If I had one piece of advice for people playing around with the Tau to see what it does and doesn’t do well, it would be this: do not stop after using Tau Studio. Tau Studio is a nice interactive demo, but it does not give the fullest idea of what the camera can do.

Here is an example of what I mean: the point cloud in the image below turns into a red, hourglass-shaped mess if something is too close to the camera. But that doesn’t mean the camera’s data is garbage. If one watches the Depth window (top right from the point cloud), it’s clear the camera is picking up data far better than the distorted point cloud would imply.

Getting too close to the camera saturates the subject with IR (represented by purple in the depth map). The point cloud also freaks out into a pinched mess, but the depth map shows that the camera can still see better than the point cloud render implies.

This is why it is important to not limit oneself to looking at the point cloud to decide what it is that the camera can and cannot do. The 3D point cloud is neat for sure, but the Depth view gives a better idea of what the camera can actually sense.

To get the fullest idea of the camera’s abilities, be sure to run the other examples and play with the configuration settings within. I found the distance.py and distancePlusAmplitude.py examples particularly helpful, and playing around with changing the values for setIntegrationTime3d (a bit like an exposure setting), setMinimalAmplitude (higher values filter out things reflecting less light), and setRange (adjusts the color range in the depth map) were the most instructive. The GitHub repository has the example code, and documentation for the API is available here.
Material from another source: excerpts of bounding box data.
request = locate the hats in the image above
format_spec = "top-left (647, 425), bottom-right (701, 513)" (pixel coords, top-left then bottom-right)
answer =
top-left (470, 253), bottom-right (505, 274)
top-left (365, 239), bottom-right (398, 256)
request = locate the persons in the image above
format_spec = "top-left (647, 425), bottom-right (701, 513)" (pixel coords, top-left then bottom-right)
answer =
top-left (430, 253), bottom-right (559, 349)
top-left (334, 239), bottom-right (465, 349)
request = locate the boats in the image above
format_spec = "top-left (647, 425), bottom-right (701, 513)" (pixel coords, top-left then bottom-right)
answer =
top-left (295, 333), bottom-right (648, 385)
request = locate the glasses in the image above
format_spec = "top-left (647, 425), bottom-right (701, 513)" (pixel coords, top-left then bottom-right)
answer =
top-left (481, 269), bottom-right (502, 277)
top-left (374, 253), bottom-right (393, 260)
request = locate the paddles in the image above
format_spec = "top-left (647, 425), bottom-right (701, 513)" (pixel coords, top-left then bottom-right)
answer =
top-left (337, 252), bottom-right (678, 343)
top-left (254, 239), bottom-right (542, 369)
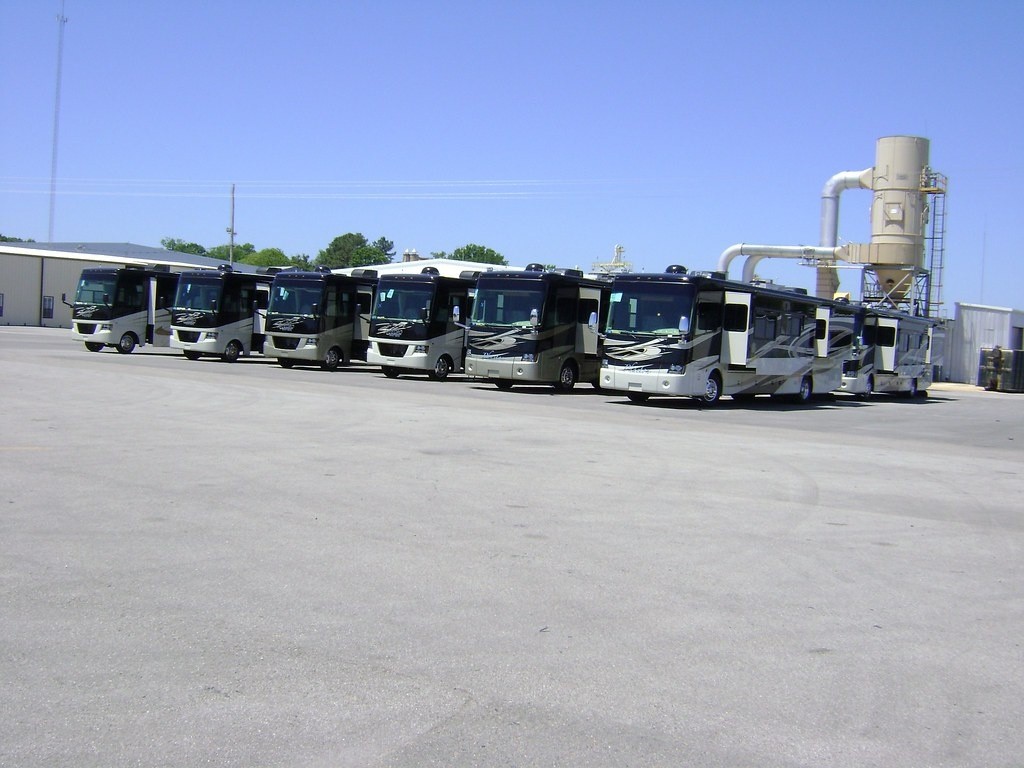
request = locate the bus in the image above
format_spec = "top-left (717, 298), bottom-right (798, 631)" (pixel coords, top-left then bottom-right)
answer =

In general, the higher the integration time, the better the camera senses depth and deals with less-cooperative objects. But if objects are getting saturated with IR (represented by purple in the depth map), reducing integration time might be a good idea. The amplitude view is a visual representation of how much reflected light is being picked up by the sensor, and is a handy way to quickly evaluate a scene. A higher minimal amplitude setting tends to filter out smaller and more distant objects.

What The Tau is Best At

The Tau seems to work best at what I’ll call “arm’s length and room-scale” operations, by which I mean the sweet spot is room-sized areas and ranges, with nothing getting too close to the camera itself. For this kind of operation, the default settings for the camera work very well.
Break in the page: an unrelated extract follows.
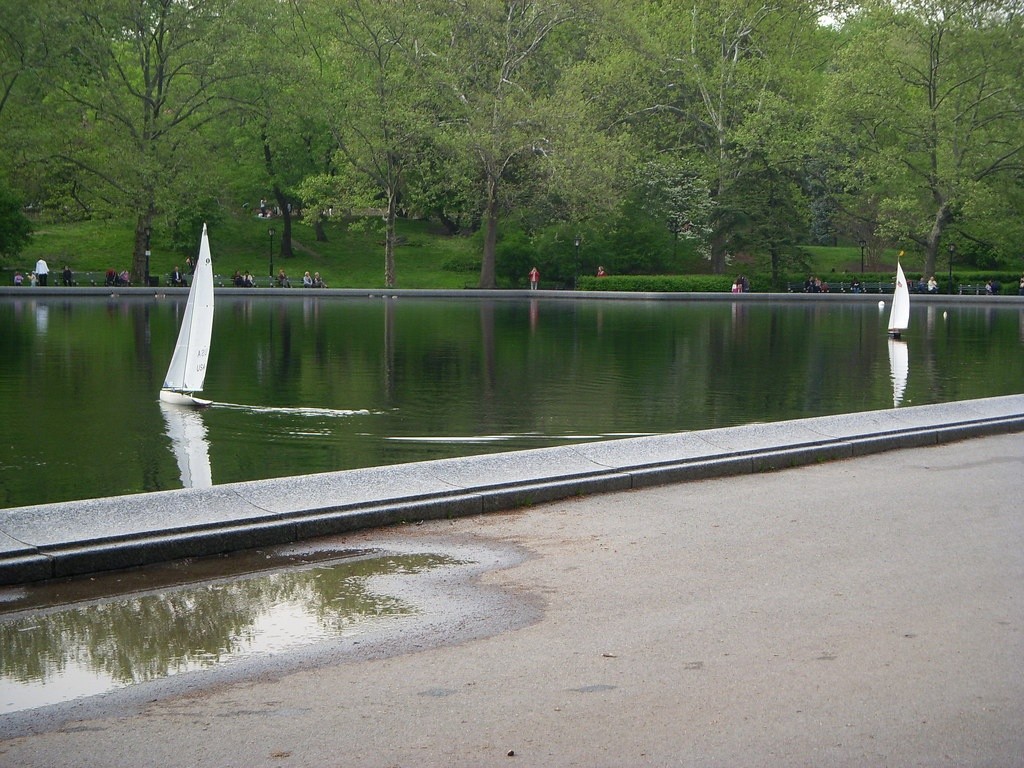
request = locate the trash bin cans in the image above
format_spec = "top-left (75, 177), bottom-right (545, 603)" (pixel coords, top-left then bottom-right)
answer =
top-left (148, 276), bottom-right (159, 287)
The camera does not deal with very small objects at close ranges without tweaks to the settings, and even then, chasing results can feel a bit like fitting a square peg into a round hole. For example, I was not able to get the Tau to reliably detect things like board game pieces on a tabletop, but it did do a great job of sensing the layout of my workshop.

Tau’s view from my workshop ceiling.

Mounting the Tau onto the ceiling and looking down into the room, for example, gave glorious results and could easily and reliably detect people, objects, and activity within the room.

Reflective objects (metal tins and glossy printed cardboard in my testing) could be a bit unpredictable, but only at close ranges. In general, the depth sensing was not easily confused as long as things weren’t too close to the camera. For optimal results, it’s best to keep the camera at arm’s length (or further) from whatever it’s looking at.

An Affordable Depth Camera, With Python API

The Tau is small, easily mountable, and can be thought of as a greyscale camera that also provides frames composed of 160 x 60 depth measurements. A bit of Python code is all it takes to get simple frame data from the camera, and those frames are almost trivial to convert into OpenCV Mat objects for use in vision processing functions. It works best at arms-length and room-scale applications, but it’s possible to tweak settings enough to get decent results in some edge cases.

The Python example applications are simple and effective, and I want to reiterate the importance of playing with each of them to get a fuller idea of what the camera does and does not do. Tau Studio, with its colorful 3D-rendered point cloud, is a nice tool but is in some ways very narrow in what it does. Watching the point cloud doesn’t paint the most complete picture of what the camera does, and how it can be configured, so be sure to try all the examples when evaluating.